Un arrêt de la Cour administrative d’appel en date du 7 novembre 2012 est revenu sur les conditions de recours aux contrats « in house » et plus particulièrement sur la notion de contrôle.

Les contrats « in house » ou dénommés également contrats de quasi-régie ont la spécificité d’être exclus du champ d’application du Code des marchés publics. Il s’agit des contrats conclus par une personne publique avec un cocontractant sur lequel elle exerce un contrôle comparable à celui qu’elle assure sur ses propres services, et qui réalise l’essentiel de ses activités pour elle. Une fiche technique rédigée par la DAJ du MINEFI revient en détail sur ce type de contrat.

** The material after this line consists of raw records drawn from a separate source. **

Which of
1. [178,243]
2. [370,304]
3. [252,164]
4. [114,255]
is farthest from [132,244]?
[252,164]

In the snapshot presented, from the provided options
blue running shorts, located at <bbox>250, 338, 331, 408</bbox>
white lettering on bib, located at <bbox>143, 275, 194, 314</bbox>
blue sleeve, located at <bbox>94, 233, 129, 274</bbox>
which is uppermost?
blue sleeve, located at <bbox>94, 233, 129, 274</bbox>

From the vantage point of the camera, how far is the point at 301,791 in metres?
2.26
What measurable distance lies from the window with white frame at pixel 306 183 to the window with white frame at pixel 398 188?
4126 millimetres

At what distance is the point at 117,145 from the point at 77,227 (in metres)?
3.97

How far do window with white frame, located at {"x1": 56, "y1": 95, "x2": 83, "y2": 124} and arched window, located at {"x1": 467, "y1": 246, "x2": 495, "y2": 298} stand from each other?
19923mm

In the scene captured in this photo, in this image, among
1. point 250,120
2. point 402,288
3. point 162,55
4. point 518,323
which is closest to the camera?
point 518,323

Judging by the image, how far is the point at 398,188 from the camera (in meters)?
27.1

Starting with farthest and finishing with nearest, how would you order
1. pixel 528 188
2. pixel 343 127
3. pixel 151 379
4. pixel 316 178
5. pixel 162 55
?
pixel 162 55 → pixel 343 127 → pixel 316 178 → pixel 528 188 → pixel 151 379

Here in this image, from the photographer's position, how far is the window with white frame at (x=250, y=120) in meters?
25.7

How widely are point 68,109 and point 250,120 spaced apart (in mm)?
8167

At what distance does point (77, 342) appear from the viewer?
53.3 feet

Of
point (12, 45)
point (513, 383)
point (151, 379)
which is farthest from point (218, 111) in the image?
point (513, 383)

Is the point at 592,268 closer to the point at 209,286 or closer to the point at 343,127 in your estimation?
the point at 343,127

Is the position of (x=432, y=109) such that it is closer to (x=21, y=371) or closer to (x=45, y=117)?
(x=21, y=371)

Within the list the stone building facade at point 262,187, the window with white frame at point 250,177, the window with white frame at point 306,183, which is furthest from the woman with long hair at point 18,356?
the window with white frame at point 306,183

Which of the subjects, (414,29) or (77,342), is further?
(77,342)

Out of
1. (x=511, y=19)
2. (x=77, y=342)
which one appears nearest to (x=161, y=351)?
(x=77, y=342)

En l’espèce, le contrat « in house » avait été passé entre la commune de Marsannay-la-Côte et la société publique locale d’aménagement de l’agglomération dijonnaise (SPLAAD). Un requérant a contesté l’utilisation de ce type de contrat et son exonération de mise en concurrence.

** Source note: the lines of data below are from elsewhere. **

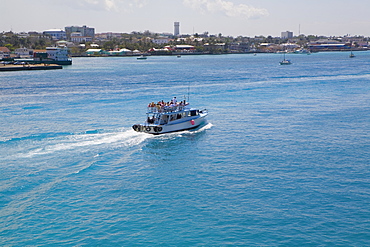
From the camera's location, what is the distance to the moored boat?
44.9 meters

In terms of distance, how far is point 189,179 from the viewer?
3225cm

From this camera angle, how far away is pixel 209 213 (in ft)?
85.1

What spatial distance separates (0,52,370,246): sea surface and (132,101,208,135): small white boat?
102cm

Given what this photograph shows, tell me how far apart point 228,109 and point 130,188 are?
110 feet

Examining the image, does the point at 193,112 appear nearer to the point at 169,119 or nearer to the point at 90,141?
the point at 169,119

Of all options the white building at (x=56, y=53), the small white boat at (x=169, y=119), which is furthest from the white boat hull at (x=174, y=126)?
the white building at (x=56, y=53)

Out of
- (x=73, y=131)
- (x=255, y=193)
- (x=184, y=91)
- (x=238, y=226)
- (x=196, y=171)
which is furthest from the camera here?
(x=184, y=91)

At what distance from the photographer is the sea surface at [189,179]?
23719mm

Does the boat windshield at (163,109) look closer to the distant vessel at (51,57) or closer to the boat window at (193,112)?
the boat window at (193,112)

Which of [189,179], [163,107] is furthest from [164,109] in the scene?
[189,179]

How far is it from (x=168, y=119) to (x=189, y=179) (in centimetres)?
1547

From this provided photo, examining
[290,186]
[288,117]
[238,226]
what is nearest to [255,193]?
[290,186]

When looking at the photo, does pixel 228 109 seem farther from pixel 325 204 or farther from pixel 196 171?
pixel 325 204

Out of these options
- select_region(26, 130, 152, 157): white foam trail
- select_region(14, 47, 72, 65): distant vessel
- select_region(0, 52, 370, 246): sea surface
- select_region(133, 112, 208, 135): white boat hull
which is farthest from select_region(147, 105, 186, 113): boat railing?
select_region(14, 47, 72, 65): distant vessel
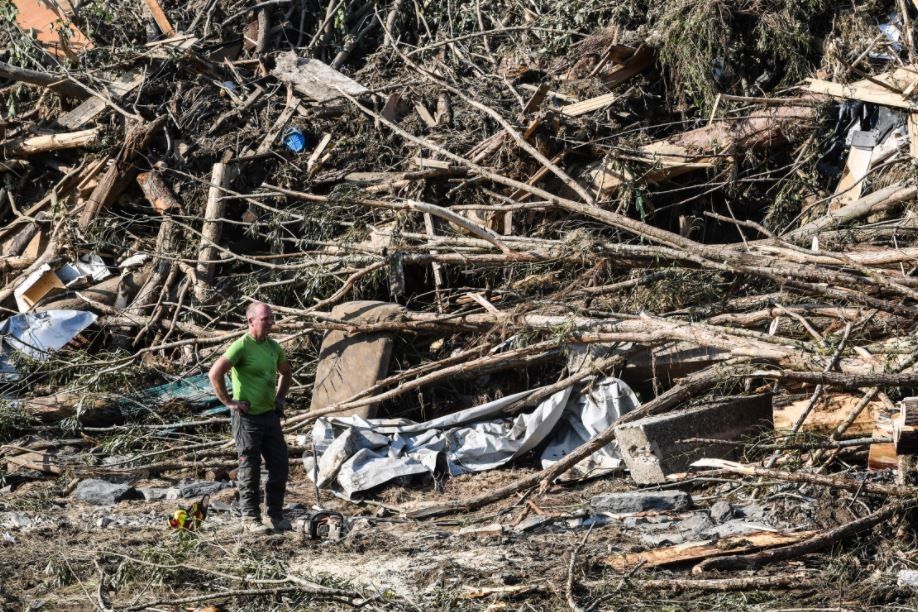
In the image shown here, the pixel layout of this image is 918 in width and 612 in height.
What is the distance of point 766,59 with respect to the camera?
28.0 ft

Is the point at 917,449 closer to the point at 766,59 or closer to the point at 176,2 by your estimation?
the point at 766,59

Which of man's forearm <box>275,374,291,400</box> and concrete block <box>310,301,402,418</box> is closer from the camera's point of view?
man's forearm <box>275,374,291,400</box>

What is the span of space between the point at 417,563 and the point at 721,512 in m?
1.54

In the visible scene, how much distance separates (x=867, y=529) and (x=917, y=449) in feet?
1.45

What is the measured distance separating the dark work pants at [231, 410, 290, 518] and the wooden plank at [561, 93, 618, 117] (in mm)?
3639

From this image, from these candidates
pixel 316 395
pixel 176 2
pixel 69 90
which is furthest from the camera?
pixel 176 2

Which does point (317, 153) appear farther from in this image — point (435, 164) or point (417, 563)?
point (417, 563)

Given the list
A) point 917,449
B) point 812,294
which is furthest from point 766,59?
point 917,449

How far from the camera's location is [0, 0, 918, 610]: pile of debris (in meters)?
5.56

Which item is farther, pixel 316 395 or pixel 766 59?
pixel 766 59

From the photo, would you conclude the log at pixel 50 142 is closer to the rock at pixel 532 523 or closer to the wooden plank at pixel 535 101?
the wooden plank at pixel 535 101

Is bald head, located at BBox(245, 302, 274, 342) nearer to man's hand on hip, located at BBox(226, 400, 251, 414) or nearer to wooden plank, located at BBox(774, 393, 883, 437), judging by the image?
man's hand on hip, located at BBox(226, 400, 251, 414)

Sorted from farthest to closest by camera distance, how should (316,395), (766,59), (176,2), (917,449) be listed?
(176,2)
(766,59)
(316,395)
(917,449)

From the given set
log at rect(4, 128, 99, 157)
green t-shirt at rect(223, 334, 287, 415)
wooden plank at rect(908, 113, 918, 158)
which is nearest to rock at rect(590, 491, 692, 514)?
green t-shirt at rect(223, 334, 287, 415)
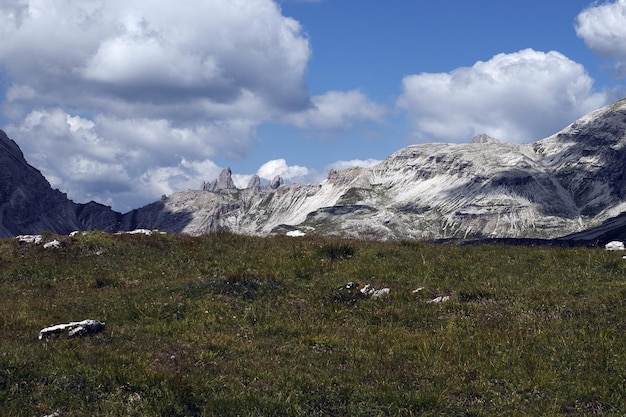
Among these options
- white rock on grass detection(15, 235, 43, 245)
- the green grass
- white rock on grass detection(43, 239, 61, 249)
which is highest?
white rock on grass detection(15, 235, 43, 245)

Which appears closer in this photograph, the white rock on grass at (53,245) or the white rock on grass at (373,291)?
the white rock on grass at (373,291)

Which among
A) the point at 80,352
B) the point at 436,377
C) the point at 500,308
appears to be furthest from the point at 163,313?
the point at 500,308

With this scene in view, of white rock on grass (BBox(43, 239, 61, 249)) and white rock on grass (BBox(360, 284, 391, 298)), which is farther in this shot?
white rock on grass (BBox(43, 239, 61, 249))

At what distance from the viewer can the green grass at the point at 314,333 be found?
13.8 meters

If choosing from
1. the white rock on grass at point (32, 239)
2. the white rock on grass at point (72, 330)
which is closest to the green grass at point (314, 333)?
the white rock on grass at point (72, 330)

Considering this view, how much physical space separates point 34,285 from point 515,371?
65.7ft

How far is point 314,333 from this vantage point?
18.7m

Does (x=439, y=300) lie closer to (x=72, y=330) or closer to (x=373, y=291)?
(x=373, y=291)

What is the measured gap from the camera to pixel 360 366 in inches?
622

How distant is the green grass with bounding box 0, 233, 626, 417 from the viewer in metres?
13.8

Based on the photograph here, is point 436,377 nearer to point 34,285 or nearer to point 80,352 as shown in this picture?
point 80,352

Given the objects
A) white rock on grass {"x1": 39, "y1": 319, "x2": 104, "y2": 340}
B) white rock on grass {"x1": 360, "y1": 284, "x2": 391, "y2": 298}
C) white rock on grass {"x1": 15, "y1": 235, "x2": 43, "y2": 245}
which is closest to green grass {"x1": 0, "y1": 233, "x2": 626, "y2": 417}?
white rock on grass {"x1": 360, "y1": 284, "x2": 391, "y2": 298}

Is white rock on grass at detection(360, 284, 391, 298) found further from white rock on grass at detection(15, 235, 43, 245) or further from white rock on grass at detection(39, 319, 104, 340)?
white rock on grass at detection(15, 235, 43, 245)

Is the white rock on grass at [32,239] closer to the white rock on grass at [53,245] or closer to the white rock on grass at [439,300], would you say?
the white rock on grass at [53,245]
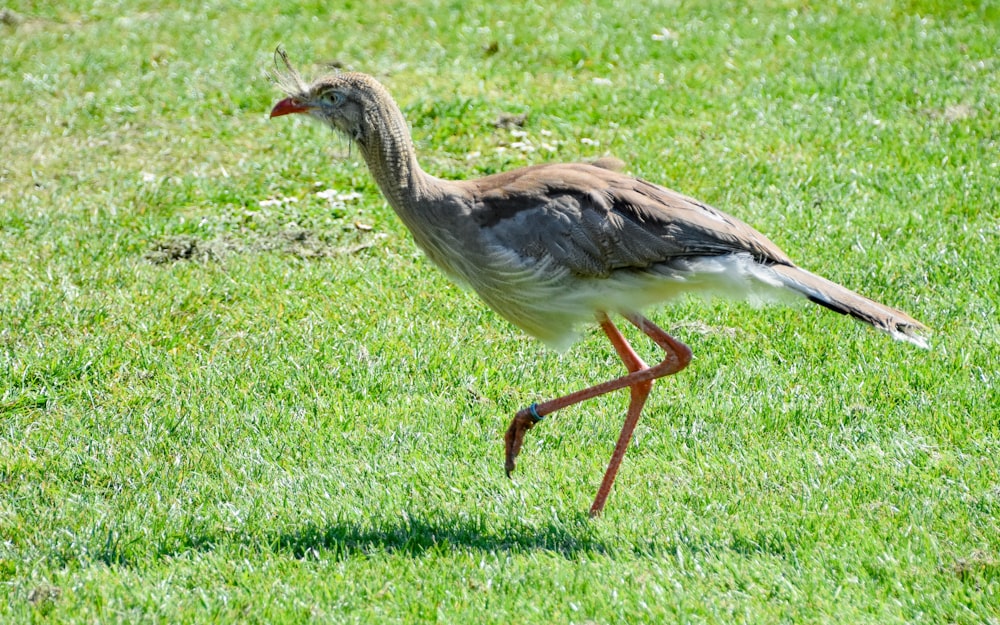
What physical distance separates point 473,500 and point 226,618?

La Cour a utilisé la méthode du faisceau d’indices pour déterminer si le contrôle exercé par la commune sur la SPLAAD était réel. Or, la commune ne participait pas directement à l’édiction des décisions importantes de la société publique d’aménagement. Elle ne peut donc être regardée comme exerçant, même conjointement avec les autres collectivités détenant le capital de la SPLAAD, un contrôle analogue à celui qu’elle met en œuvre sur ses propres services, dès lors qu’elle n’exerce, personnellement, aucun contrôle.

Ainsi le contrat est annulé pour non-respect de la procédure de mise en concurrence prévue pour l’attribution des concessions d’aménagement conformément à l’article L 300.4 du Code de l’urbanisme.